Today I read of the Oriental bonsai tree. As I write this I realize that I may now better understand my 18 year old globe willow. The bonsai trees are grown in a small pot or tray. Through careful pruning and training, the tree is caused to flourish in a stunted growth state. Wire is used to bind the branches and trunks to force it to grow in whatever way the “gardener” prefers. They are an amazing and beautiful addition to a home. Imagine having a whispering pine tree growing in your home that is smaller than the average table lamp. But there is something more intangible and harder to explain about these miniature trees. Growing a bonsai requires a meditative state and the cutting and pruning should be approached with a Zen-like state of mind. It is all about harmony, peace and balance. Only with harmony between nature, man and soul will the tree flourish.
But I’ve read that most of the bonsai tree inter-meaning and Zen has been lost to the general public in the last few years. Westerners look at this tree as only decoration and added atmosphere to their homes. The trees are losing popularity because the Zen is lost. Maybe this too for my globe willow.
Oh it started off in Zen, I planted my little globe willow exactly on my birthday just 18 years ago. How much closer to harmony between nature, man and soul can you get. With the help of two steel posts, wire and rubber hose to cushion the bark, I braced my new tiny 2 inch in diameter tree so it would remain straight for its first couple of formative years until it was strong enough to stand against the wind on its own. But I didn’t think of meditating about it either before or after. Just a few years later when aphids invaded, as I sprayed the insecticidal soap, gently washing each branch and leaf, no prayers, meditation or aaahummmms were uttered.

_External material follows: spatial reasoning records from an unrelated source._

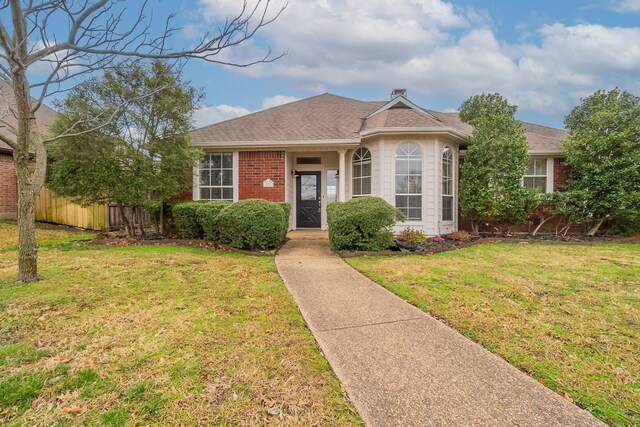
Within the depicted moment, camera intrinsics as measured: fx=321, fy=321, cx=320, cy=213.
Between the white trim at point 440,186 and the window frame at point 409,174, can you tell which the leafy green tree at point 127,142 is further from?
the white trim at point 440,186

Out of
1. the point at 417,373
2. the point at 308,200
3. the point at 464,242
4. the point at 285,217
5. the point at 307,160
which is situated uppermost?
the point at 307,160

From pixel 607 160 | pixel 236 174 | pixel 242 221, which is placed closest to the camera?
pixel 242 221

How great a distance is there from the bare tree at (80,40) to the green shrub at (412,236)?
249 inches

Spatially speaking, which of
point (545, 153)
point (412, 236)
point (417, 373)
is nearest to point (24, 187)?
point (417, 373)

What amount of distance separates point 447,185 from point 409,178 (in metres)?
1.53

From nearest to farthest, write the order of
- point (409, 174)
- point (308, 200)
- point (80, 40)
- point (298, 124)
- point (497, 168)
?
1. point (80, 40)
2. point (497, 168)
3. point (409, 174)
4. point (298, 124)
5. point (308, 200)

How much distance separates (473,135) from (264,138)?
673cm

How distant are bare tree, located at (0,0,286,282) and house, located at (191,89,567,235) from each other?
5840 mm

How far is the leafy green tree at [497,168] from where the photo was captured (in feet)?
31.5

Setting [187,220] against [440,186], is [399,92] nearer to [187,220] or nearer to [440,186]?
[440,186]

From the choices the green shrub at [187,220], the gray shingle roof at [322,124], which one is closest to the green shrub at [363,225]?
the gray shingle roof at [322,124]

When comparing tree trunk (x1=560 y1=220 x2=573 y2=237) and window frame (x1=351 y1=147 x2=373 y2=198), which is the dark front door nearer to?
window frame (x1=351 y1=147 x2=373 y2=198)

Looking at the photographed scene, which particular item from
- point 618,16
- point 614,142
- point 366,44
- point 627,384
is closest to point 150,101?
point 366,44

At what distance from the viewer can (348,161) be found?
1120cm
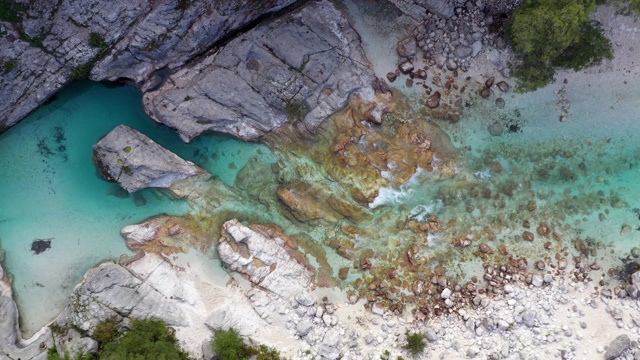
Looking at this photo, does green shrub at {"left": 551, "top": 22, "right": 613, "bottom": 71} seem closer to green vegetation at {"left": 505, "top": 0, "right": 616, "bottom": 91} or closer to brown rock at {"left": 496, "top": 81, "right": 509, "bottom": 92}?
green vegetation at {"left": 505, "top": 0, "right": 616, "bottom": 91}

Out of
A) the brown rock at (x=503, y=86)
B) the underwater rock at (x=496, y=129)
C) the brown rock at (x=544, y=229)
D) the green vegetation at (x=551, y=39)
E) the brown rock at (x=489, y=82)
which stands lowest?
the brown rock at (x=544, y=229)

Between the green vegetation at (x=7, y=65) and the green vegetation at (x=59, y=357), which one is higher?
the green vegetation at (x=7, y=65)

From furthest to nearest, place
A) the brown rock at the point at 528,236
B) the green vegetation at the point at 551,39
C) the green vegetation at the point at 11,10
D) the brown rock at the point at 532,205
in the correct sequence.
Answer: the brown rock at the point at 532,205 → the brown rock at the point at 528,236 → the green vegetation at the point at 11,10 → the green vegetation at the point at 551,39

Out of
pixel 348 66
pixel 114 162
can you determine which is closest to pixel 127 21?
pixel 114 162

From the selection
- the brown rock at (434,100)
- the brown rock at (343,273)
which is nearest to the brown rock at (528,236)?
the brown rock at (434,100)

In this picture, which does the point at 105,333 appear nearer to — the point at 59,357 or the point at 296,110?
the point at 59,357

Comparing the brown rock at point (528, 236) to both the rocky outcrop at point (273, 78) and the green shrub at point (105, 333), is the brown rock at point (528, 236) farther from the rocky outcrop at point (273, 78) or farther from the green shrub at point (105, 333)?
the green shrub at point (105, 333)

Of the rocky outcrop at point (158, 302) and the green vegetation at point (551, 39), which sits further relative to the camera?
the rocky outcrop at point (158, 302)
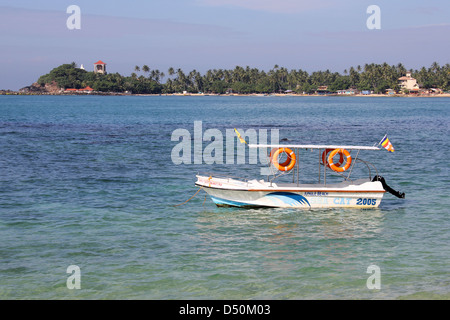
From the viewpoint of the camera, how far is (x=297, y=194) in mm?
22547

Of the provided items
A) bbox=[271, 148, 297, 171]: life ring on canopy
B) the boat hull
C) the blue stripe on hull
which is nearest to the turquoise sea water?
the blue stripe on hull

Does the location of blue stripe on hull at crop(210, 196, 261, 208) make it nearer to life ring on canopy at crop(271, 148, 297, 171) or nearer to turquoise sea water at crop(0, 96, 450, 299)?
turquoise sea water at crop(0, 96, 450, 299)

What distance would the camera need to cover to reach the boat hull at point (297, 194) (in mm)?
22516

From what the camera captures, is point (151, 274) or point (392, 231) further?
point (392, 231)

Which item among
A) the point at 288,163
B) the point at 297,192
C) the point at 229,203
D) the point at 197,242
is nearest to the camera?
the point at 197,242

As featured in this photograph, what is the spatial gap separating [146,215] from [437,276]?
40.7ft

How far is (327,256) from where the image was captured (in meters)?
17.1

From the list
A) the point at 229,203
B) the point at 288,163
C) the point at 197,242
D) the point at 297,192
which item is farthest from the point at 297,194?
the point at 197,242

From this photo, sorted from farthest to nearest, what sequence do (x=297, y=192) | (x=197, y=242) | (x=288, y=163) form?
1. (x=288, y=163)
2. (x=297, y=192)
3. (x=197, y=242)

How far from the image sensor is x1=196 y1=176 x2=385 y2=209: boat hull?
22.5m

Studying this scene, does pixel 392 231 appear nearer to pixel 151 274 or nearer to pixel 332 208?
pixel 332 208

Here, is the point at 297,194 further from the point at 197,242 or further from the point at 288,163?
the point at 197,242

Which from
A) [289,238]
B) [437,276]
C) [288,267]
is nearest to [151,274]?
[288,267]

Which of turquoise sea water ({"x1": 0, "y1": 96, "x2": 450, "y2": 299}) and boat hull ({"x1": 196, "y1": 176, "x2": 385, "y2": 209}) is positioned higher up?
boat hull ({"x1": 196, "y1": 176, "x2": 385, "y2": 209})
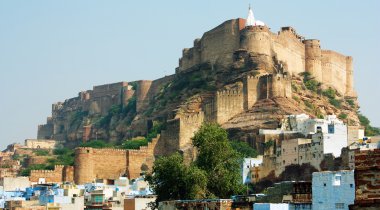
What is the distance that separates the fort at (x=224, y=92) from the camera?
52.6 metres

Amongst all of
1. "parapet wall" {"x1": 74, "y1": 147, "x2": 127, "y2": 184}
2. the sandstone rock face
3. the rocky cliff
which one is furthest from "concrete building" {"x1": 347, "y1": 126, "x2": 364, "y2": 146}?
"parapet wall" {"x1": 74, "y1": 147, "x2": 127, "y2": 184}

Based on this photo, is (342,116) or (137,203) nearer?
(137,203)

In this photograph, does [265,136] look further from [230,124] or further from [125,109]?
[125,109]

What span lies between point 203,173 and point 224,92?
2969 cm

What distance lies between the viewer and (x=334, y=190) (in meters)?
14.6

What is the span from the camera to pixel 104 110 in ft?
264

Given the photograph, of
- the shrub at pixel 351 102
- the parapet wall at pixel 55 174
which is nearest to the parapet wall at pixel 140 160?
the parapet wall at pixel 55 174

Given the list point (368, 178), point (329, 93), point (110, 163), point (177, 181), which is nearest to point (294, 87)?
point (329, 93)

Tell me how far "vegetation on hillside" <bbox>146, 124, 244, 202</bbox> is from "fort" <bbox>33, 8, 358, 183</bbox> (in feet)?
65.4

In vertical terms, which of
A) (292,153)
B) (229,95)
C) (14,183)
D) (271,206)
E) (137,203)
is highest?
(229,95)

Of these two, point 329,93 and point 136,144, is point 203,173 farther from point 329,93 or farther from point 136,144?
point 329,93

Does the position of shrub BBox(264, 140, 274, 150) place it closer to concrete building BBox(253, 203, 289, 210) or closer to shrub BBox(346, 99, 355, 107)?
shrub BBox(346, 99, 355, 107)

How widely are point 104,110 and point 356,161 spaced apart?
75.6 metres

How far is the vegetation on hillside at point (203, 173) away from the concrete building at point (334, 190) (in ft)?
29.6
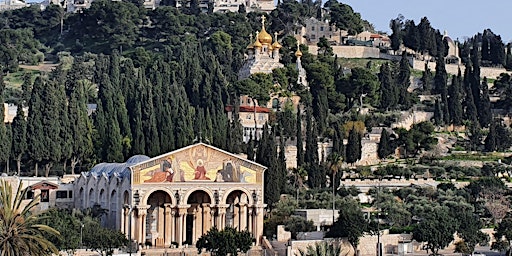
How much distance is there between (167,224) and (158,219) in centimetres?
78

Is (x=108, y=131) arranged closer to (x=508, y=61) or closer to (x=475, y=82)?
(x=475, y=82)

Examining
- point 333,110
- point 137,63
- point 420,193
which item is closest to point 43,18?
point 137,63

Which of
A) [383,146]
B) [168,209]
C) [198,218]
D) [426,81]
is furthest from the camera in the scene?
[426,81]

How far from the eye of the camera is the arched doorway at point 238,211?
166ft

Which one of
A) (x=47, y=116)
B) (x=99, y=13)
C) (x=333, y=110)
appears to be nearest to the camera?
(x=47, y=116)

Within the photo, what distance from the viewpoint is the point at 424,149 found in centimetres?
7581

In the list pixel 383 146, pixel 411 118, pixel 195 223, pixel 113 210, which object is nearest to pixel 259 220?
pixel 195 223

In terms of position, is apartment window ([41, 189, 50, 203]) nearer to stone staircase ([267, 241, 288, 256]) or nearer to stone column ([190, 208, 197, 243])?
stone column ([190, 208, 197, 243])

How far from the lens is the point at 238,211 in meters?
50.9

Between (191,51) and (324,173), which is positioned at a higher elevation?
(191,51)

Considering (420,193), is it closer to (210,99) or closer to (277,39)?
(210,99)

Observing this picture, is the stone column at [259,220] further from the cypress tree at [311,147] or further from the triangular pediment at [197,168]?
the cypress tree at [311,147]

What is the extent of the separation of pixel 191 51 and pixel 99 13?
83.8 feet

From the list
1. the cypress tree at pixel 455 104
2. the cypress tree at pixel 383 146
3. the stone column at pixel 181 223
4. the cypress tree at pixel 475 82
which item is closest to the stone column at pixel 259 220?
the stone column at pixel 181 223
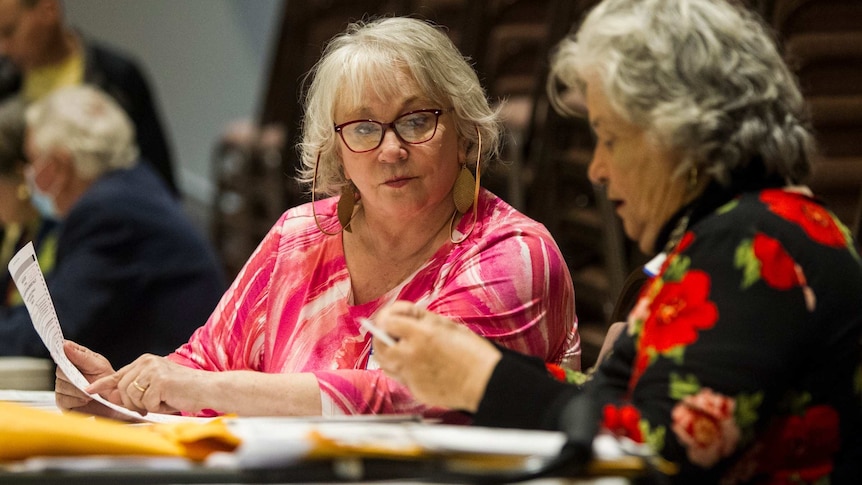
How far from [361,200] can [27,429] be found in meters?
0.83

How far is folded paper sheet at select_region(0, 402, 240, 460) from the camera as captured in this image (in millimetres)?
1146

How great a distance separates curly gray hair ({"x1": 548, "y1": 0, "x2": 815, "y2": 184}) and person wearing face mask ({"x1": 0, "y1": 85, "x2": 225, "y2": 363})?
70.9 inches

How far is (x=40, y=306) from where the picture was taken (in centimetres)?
158

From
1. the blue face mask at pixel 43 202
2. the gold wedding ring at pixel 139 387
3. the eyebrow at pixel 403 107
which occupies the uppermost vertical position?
the eyebrow at pixel 403 107

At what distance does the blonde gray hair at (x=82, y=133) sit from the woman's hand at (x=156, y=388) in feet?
5.88

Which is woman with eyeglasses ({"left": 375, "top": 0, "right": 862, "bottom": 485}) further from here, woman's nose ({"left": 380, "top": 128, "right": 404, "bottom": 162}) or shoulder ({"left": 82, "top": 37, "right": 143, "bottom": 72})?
shoulder ({"left": 82, "top": 37, "right": 143, "bottom": 72})

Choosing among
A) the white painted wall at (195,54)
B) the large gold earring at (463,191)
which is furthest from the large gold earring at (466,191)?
the white painted wall at (195,54)

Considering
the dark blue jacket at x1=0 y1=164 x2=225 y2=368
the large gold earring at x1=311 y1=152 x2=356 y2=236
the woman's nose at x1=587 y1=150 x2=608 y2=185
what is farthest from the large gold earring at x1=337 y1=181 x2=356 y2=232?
the dark blue jacket at x1=0 y1=164 x2=225 y2=368

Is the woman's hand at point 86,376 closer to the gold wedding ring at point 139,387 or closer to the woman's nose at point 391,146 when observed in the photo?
the gold wedding ring at point 139,387

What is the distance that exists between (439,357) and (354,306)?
54 centimetres

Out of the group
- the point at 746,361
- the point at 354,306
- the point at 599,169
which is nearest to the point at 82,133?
the point at 354,306

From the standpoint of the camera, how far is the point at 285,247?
6.20ft

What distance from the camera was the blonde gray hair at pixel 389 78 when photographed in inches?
68.3

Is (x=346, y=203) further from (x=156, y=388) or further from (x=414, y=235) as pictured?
(x=156, y=388)
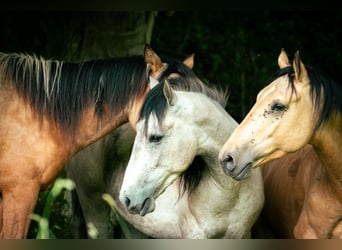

The tree grew at the mercy of the winds, being pruned violently during each storm. Not the required Zen-like state of mind to promote flourished growth, but admittedly done with a closeness to nature. The wire of the wind has formed it branches to lean and flow northward instead of the familiar globe shape of its brothers. No thought was given this, the gradual change was hardly noticed.
With all of this, the tree lives on, though gnarly, leaning, battle scarred and robbed of its intended form and handsomeness. It is still able to cast a cool shade, protect my home by breaking the wind and ice and growing steadfastly adding character to our yard. Perhaps there has been a speechless connection with man all along. The two share the same traits, the same scars, the same stubbornness for life. Perhaps a cosmic connection was made at the time of the first turn of the spade to prepare for its planting. Much like the man that shares its birthday it grows old. Perhaps there has been a harmony between nature, man and soul and both have flourished from it, although awkwardly, surviving and growing despite the forces. Bonsai, the western world’s largest bonsai may be growing in my front yard.

I’ll leave it to you to decide if that’s a Zen thing.